■ **PASSAGE**
From a FHIR viewpoint, then, either the definition of the conversion process is sophisticated enough to handle the kinds of issues discussed above, or you have to compromise either the JSON or the RDF or both.

And the JSON –> RDF conversion defined by the JSON-LD specification is pretty simple. In fact, we don’t even get to the issues discussed above before we run into a problem. The most basic problem has to do with names – JSON-LD assumes that everywhere a JSON property name is used, it has the same meaning. So, take this snippet of JSON:

{ 
  "person" : {
    "dob" : "1975-01-01",
    "name" : {
      "family" : "Smith",
      "given" : "Joe"
    }
  },
  "organization" : {
     "name" : "Acme"
  } 
}

Here, the json property ‘name’ is used in 1 or 2 different ways. It depends on what you mean by ‘meaning’. Both properties associate a human usable label to a concept, one that humans use in conversation to identify an entity, though it’s ambiguous. That’s the same meaning in both cases. However the semantic details of the label – meaning at a higher level – are quite different. Organizations don’t get given names, family names, don’t change their names when they get married or have a gender change. And humans don’t get merged into other humans, or have their names changed for marketing reasons (well, mostly 😉 ).

■ **PROBLEMS AND TASKS**
A: In the passage on JSON-LD and FHIR, write out everything from "From a FHIR" down to "RDF or both.", switching "viewpoint" to "perspective".
B: Which JSON property names appear in the code snippet of the passage on JSON-LD and FHIR? List each distinct name once.

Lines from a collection

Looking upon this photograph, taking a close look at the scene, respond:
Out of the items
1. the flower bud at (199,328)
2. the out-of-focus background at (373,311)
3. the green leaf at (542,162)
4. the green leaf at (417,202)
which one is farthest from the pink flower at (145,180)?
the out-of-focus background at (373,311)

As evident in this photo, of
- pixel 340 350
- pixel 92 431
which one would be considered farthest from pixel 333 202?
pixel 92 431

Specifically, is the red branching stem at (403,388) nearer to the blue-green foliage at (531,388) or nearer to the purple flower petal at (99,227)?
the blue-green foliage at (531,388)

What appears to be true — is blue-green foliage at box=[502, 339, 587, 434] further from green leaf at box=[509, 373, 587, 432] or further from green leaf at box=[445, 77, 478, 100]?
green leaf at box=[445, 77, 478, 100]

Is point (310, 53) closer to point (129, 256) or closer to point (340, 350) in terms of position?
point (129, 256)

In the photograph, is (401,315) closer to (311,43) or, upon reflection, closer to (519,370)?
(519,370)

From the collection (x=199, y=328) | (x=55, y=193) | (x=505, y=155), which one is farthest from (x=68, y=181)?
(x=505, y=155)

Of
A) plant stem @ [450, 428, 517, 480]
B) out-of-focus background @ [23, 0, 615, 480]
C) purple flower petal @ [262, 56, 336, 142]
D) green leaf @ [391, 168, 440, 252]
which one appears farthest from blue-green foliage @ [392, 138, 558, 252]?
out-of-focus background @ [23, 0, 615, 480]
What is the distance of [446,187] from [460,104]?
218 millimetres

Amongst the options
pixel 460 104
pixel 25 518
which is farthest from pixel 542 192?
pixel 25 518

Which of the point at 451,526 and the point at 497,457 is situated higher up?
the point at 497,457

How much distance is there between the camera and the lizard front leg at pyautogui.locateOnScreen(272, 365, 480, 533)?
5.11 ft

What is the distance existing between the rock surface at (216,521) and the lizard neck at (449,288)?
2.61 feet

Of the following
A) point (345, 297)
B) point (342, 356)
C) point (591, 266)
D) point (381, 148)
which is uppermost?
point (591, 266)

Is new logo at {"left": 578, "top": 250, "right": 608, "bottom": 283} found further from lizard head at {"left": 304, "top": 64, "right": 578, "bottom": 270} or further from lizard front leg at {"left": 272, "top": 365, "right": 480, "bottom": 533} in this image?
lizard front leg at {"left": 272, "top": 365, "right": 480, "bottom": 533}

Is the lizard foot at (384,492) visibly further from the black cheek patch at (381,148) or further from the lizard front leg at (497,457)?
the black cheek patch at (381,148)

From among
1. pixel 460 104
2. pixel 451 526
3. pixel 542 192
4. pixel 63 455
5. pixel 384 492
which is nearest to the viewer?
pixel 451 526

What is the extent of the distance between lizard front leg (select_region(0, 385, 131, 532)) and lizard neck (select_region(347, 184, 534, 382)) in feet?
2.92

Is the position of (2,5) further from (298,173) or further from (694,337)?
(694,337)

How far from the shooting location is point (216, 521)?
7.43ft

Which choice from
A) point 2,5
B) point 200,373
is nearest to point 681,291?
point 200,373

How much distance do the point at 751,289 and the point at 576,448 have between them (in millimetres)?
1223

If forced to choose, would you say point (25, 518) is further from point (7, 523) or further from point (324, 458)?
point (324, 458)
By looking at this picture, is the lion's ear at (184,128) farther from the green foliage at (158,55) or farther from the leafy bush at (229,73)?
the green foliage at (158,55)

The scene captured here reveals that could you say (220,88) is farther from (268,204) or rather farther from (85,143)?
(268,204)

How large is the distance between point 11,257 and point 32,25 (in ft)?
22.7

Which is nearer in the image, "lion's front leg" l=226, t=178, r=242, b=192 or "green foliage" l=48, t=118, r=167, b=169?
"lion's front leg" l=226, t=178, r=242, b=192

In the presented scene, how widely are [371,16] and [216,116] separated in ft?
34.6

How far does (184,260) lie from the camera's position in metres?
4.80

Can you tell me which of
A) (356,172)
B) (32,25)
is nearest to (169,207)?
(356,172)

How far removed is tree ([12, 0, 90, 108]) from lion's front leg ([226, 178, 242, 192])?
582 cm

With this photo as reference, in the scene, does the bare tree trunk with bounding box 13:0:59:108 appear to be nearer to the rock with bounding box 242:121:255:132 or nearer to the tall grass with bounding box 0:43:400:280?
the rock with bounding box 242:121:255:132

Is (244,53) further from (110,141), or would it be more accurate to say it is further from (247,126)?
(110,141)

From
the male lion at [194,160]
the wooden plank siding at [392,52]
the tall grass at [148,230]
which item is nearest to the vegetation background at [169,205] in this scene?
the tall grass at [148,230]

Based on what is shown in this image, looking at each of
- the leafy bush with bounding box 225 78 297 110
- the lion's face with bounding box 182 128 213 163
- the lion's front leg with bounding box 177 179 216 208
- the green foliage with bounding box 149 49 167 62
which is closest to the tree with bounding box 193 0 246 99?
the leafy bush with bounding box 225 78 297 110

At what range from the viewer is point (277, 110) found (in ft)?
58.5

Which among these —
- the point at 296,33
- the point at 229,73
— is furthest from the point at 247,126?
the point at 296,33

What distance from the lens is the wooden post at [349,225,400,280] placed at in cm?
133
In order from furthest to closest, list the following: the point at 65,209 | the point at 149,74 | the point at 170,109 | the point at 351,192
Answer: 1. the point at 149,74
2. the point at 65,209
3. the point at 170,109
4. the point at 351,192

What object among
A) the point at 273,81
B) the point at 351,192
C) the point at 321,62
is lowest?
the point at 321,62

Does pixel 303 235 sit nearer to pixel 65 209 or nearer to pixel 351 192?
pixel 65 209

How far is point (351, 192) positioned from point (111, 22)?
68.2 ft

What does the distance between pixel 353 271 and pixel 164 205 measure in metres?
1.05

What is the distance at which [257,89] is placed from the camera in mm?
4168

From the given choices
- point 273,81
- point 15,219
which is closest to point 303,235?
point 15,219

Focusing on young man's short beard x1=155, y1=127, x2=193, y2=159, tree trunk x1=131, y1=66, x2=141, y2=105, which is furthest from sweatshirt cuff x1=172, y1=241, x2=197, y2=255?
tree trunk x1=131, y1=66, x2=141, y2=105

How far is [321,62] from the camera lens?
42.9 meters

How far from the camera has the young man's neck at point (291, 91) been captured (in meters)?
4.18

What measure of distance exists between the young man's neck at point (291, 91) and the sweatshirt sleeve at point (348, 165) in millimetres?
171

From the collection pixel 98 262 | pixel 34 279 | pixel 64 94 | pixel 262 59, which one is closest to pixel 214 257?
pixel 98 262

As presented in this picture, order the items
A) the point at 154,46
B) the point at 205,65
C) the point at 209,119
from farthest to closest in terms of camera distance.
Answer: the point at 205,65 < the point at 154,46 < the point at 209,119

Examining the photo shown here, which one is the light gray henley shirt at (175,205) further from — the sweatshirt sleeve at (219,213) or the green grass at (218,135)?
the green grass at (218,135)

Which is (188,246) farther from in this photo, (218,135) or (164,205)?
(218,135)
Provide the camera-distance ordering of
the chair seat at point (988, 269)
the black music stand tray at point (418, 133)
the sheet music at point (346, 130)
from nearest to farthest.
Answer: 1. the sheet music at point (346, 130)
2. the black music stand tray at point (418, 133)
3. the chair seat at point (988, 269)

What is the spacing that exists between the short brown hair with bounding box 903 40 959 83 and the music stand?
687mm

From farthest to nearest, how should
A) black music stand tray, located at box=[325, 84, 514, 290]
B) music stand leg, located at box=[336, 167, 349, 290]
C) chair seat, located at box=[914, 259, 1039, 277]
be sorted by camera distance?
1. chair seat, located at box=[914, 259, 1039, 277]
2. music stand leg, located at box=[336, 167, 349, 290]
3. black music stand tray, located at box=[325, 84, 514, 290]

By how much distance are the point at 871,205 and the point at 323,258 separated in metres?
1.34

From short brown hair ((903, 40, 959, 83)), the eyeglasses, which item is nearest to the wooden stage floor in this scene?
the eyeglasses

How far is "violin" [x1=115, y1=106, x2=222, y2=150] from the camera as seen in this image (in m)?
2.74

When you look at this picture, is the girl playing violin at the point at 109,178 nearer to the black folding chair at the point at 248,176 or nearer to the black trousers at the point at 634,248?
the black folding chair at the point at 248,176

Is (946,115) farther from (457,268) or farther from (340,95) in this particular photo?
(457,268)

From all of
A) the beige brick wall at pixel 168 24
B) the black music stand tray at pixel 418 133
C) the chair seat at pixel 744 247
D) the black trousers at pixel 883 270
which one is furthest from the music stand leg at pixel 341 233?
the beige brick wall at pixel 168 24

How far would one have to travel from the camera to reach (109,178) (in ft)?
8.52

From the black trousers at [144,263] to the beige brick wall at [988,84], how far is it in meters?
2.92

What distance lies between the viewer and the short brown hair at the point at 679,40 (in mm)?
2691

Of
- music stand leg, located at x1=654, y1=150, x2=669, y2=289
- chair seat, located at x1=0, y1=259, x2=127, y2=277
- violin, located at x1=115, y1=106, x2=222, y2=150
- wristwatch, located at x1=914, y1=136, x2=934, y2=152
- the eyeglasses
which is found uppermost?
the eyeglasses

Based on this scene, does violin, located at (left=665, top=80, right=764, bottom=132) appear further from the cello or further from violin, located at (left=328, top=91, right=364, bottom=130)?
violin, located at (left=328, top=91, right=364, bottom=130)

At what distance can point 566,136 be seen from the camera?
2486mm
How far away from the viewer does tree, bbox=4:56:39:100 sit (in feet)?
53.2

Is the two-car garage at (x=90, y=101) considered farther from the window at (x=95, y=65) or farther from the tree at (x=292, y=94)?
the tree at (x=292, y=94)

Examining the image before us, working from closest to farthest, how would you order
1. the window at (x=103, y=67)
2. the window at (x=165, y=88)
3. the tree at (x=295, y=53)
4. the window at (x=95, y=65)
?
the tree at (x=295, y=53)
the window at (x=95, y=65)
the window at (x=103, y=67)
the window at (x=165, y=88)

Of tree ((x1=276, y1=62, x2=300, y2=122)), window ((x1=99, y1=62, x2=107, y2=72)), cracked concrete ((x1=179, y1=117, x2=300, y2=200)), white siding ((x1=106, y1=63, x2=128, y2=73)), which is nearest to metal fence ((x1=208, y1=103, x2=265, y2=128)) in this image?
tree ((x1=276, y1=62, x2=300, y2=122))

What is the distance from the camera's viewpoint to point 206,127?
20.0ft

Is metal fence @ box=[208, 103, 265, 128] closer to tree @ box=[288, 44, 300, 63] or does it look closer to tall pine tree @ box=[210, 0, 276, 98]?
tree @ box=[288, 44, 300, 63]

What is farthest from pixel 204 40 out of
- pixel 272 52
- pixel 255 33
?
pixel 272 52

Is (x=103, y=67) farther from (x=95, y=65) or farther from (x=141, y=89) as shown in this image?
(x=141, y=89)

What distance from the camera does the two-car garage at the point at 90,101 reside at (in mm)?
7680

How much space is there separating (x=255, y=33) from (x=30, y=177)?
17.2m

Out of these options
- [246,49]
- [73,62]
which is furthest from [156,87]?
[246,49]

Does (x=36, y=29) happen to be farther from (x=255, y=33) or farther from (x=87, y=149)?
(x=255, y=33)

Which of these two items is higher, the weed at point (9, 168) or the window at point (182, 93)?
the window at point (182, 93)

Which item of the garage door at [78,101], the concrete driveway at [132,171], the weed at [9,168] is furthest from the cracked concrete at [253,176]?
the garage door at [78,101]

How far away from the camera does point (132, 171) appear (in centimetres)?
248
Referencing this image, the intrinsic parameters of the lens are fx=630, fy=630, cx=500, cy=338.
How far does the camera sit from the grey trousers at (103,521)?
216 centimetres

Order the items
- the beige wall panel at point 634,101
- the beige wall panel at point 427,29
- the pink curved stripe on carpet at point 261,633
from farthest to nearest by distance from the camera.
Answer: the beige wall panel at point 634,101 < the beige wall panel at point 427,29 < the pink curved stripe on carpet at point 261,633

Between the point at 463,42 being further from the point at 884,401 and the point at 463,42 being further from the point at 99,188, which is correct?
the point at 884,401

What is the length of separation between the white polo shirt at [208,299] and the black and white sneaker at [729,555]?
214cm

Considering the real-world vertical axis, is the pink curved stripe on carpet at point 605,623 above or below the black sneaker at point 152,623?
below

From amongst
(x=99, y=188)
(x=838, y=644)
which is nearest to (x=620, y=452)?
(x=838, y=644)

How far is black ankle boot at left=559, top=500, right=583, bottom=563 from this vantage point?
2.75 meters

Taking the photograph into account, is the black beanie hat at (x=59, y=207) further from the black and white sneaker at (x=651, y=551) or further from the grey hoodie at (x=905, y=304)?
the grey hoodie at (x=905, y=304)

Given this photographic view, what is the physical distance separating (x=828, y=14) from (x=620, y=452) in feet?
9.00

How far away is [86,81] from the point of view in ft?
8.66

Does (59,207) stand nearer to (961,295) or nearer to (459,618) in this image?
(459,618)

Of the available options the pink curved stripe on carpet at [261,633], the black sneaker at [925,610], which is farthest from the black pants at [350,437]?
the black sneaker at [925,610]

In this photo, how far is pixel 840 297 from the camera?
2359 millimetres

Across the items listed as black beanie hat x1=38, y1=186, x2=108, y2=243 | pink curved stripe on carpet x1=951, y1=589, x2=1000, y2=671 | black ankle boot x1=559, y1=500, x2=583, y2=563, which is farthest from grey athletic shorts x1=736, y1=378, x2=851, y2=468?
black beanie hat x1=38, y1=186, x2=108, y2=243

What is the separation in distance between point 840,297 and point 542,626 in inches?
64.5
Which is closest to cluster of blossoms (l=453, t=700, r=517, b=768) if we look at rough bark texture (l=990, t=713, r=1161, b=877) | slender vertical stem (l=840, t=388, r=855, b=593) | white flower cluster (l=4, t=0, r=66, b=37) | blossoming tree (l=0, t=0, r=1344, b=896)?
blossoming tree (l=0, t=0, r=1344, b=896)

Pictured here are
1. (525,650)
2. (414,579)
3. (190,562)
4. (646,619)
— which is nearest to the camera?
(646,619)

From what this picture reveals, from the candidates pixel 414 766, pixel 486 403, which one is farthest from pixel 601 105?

■ **PER-TASK OUTPUTS**
A:
From a FHIR perspective, then, either the definition of the conversion process is sophisticated enough to handle the kinds of issues discussed above, or you have to compromise either the JSON or the RDF or both.

B: person, dob, name, family, given, organization